### Supplied text
------------------------------------------------------------

Our last day in Chitepey

There is something about the eyes of the people we’ve been with in the community of Chitepay. They don’t look away. Even though we could hardly come from more different worlds, I find a mutual searching in the depths of each other’s gaze that transcends our many differences. At breakfast, our team reflected together on our Vision, “As People of Providence, we answer the call of every person we serve: Know me, Care for me, ease my way.” We asked ourselves, “who is the ‘me’ in this vision?”, and wondered if it didn’t point us toward something sacred, hidden in “the least of these”, but shining so brightly in the eyes of the people in Chitepay.

We piled in the van and headed off for our last day in the village. Four stoves remained, so we divided into four teams and marched off in the cool rain to finish our project here. I found myself in the home of a young couple, only 18 years old, with a 5 month old daughter. The home was simpler and smaller than most and the low ceiling of the small kitchen area hit me at about shoulder height. The fire on the cooking table filled the area with smoke and the value the new stove would bring was apparent.The last of 35 stoves to be installed was in the home of Domingo, the “mayor” of Chitepay, who had identified the families in greatest need of stoves and organized the men of the village in work parties to assist. He put himself last on the list, knowing there might not be time for his stove to be installed by the group.

------------------------------------------------------------

### Source material
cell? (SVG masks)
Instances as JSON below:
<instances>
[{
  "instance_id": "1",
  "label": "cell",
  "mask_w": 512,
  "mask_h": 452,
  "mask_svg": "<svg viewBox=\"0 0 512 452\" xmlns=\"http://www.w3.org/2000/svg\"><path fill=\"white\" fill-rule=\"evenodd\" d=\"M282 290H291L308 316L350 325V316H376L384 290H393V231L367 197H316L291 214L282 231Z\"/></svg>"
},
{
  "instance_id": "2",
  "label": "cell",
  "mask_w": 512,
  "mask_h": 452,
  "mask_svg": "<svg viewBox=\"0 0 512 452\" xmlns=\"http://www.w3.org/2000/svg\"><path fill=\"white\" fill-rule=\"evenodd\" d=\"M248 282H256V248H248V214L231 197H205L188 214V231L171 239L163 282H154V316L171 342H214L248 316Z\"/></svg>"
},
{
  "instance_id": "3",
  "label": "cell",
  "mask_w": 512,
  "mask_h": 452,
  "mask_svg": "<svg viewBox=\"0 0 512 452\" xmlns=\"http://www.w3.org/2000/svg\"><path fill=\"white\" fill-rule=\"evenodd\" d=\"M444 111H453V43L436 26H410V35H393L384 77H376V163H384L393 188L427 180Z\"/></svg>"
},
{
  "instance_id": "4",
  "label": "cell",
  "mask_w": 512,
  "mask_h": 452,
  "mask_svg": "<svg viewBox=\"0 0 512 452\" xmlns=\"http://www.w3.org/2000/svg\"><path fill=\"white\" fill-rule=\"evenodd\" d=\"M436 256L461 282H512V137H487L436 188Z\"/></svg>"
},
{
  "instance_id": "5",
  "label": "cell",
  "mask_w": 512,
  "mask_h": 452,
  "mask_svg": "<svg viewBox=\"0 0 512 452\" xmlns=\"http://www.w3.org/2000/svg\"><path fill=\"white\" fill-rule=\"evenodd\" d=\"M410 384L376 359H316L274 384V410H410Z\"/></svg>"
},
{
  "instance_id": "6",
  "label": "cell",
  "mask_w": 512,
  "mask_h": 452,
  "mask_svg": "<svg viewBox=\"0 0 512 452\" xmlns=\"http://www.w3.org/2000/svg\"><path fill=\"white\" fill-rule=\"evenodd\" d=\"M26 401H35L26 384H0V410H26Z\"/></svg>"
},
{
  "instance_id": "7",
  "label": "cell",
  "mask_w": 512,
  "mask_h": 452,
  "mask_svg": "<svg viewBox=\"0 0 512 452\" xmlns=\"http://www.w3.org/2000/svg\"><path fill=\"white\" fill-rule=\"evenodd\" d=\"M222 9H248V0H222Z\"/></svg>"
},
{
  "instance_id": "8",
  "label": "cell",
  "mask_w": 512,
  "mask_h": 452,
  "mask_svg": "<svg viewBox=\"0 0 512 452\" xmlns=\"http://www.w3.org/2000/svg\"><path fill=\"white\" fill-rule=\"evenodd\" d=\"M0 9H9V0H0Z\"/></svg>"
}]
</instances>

------------------------------------------------------------

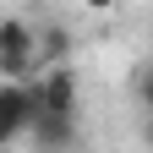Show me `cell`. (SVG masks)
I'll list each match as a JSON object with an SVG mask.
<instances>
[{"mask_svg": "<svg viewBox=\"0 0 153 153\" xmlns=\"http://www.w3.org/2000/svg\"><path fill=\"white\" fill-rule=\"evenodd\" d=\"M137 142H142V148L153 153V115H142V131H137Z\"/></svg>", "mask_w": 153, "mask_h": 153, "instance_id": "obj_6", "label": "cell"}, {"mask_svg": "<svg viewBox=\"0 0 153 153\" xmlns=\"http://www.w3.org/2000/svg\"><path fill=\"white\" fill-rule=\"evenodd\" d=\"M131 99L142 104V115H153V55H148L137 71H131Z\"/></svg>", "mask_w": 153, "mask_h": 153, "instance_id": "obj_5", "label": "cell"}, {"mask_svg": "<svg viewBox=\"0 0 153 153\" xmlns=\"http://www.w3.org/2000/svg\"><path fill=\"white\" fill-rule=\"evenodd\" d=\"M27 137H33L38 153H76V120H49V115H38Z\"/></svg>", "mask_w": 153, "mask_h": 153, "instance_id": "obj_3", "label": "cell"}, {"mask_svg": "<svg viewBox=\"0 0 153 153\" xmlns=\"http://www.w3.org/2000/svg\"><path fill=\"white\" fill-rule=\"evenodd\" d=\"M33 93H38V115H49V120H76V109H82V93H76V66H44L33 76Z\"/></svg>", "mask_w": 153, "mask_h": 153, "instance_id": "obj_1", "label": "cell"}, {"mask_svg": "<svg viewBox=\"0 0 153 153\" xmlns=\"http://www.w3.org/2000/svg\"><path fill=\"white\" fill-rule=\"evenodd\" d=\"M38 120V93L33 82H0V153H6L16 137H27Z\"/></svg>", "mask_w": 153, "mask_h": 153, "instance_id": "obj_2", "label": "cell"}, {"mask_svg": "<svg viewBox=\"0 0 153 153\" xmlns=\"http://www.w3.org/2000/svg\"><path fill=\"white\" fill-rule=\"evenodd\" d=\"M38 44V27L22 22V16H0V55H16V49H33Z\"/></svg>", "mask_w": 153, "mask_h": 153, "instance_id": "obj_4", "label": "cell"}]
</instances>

------------------------------------------------------------

### Exercise set
[1] Count the lines in the entries that contain the string "JSON" and give only that number.
[2] Extend the account of the last day of the stove project in Chitepay, beginning after its final sentence.

### Outputs for the tasks
[1] 2

[2]
We braved steep and muddy trails to return to the school where the entire community was gathering for a farewell celebration. I will never forget playing soccer with the kids, splashing in the mud and rain, laughing and smiling from ear to ear.

The celebration began with Gladis and Jorge provided translation between English, Spanish and Q’eqchi’. Again and again, the community thanked us for coming from so far away. They were grateful for the stoves, but also for the personal interest in their community. Listening to the Q’eqchi’, one word jumped out again and again: “B’antiox”, “Thank you”.

We all pitched in for school supplies, soccer balls and a jump rope, which we presented to Domingo for the use of the school. To our surprise, the community invited each of us up individually to receive a gift, presented by people we had each connected with. Each gift had been made by hand in Chitepay.

The community asked us to sing a song. We scrambled and Scott led us in a verse of “Amazing Grace”. As I looked out at the community watching in delight and listening to our own words, “I once was lost, but now am found, was blind, but now I see”, something in my heart cracked.

The rest is a blur. We made bright pipe cleaner bracelets for the kids who mobbed us, reaching out their hands, pressing in, so eager for these simple gifts.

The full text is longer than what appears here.